The 18-year-old spent part of her gap year traveling to Bolivia and Peru before starting at Harvard University this coming fall. Malia traveled with a group of other teens through the Colorado-based organization Where There Be Dragons, which helps students “examine current political trends, social movements and environmental conversation efforts in the mountains and jungles of Bolivia and Peru,” according to the program’s website.
The 83-day trip, which costs $14,555, not including airfare, offers intensive Spanish-language courses and an extended home-stay with a family in the small town of Tiquipaya, Bolivia, near Cochabamba, the program’s website says. Other highlights of the trip feature visits to La Paz, Lake Titicaca and Machu Picchu.

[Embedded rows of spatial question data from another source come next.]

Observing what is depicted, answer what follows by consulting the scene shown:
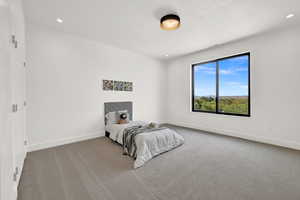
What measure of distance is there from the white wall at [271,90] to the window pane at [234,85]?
0.73 feet

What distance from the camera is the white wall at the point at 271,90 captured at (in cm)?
294

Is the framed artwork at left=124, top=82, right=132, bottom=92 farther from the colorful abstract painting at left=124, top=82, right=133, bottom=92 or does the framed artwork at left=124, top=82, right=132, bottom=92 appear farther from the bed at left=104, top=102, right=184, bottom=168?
the bed at left=104, top=102, right=184, bottom=168

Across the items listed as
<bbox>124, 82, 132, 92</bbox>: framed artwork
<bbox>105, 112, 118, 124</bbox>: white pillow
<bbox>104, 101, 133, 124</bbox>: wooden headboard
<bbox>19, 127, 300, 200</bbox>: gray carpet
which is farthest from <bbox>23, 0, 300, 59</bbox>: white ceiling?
<bbox>19, 127, 300, 200</bbox>: gray carpet

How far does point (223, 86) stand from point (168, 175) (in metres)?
3.53

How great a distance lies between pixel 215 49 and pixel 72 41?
438cm

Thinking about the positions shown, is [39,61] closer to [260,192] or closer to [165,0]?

Gregario Mamani, who led the tour group on a five-day trek through Bolivia’s Cordillera Real mountain range, told The New York Times that he and his fellow guides were unaware which teen needed several American bodyguards.
“There was a blonde girl, and we assumed she was the important one,” Mamani said, only later realizing that he was showing the mountain range to the president’s daughter. “She was very humble, chatty, spoke Spanish very well. She was mesmerized by the Bolivian landscape.”
Mamani added that Malia wasn’t given any special treatment during the hike and participated in ordinary chores, such as cooking.
According to Bolivian media reports, President Obama called Bolivia’s President Evo Morales to ask for his assistance in assuring his daughter’s safety and keeping her visit quiet. White House officials declined to comment to The New York Times about the phone call.